Document extract:
Postby Nonin on Wed Feb 10, 2016 4:28 pm

Avisitor wrote:
Nonin wrote:I sign the marriage license on the officiant's line, so it's street legal. I've married people and signed the necessary license in Nebraska, Minnesota, Pennsylvania, and Iowa.

Hands palm-to-palm,

Nonin


Thank you for that information.
I was never sure about that.

Oh, wait .. sorry, another question
Was it the Buddhist organization you belonged to that granted this power to legally marry two people or was it the state??
I was never sure how priest got their right to marry people either.
I know that there are some organizations that do this granting of power to marry people .. through the internet .. don't know how legal that is??

Supplied material:
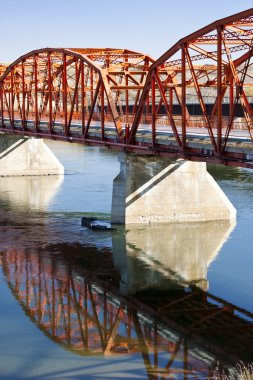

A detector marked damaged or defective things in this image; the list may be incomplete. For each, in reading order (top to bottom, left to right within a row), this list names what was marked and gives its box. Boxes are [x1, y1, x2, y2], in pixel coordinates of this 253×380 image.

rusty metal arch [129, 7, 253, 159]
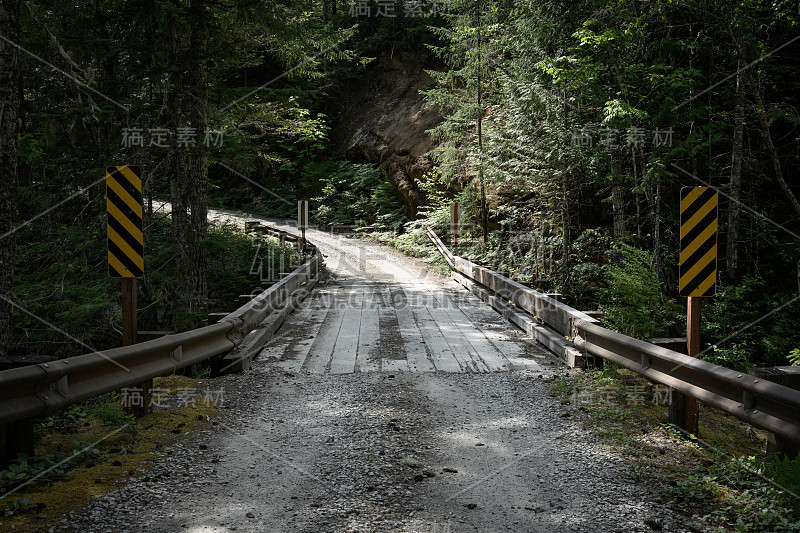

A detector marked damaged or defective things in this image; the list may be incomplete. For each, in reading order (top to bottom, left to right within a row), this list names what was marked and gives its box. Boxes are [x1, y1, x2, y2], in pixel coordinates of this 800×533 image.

Set problem 1: Do these statements agree with the forum post? (a) Nonin has signed marriage licenses in Iowa. (b) The writer replying to Nonin says they were always sure about this. (c) Nonin signs the license on the witness line. For each, answer yes or no and quote the deciding words.
Set problem 2: Rewrite the forum post starting with "Thank you for" and going on through "legal that is??", replacing "internet" with "web".

Exercise answer 1:
(a) Yes: "Nebraska, Minnesota, Pennsylvania, and Iowa"
(b) No: "I was never sure about that."
(c) No: "on the officiant's line"

Exercise answer 2:
Thank you for that information.
I was never sure about that.

Oh, wait .. sorry, another question
Was it the Buddhist organization you belonged to that granted this power to legally marry two people or was it the state??
I was never sure how priest got their right to marry people either.
I know that there are some organizations that do this granting of power to marry people .. through the web .. don't know how legal that is??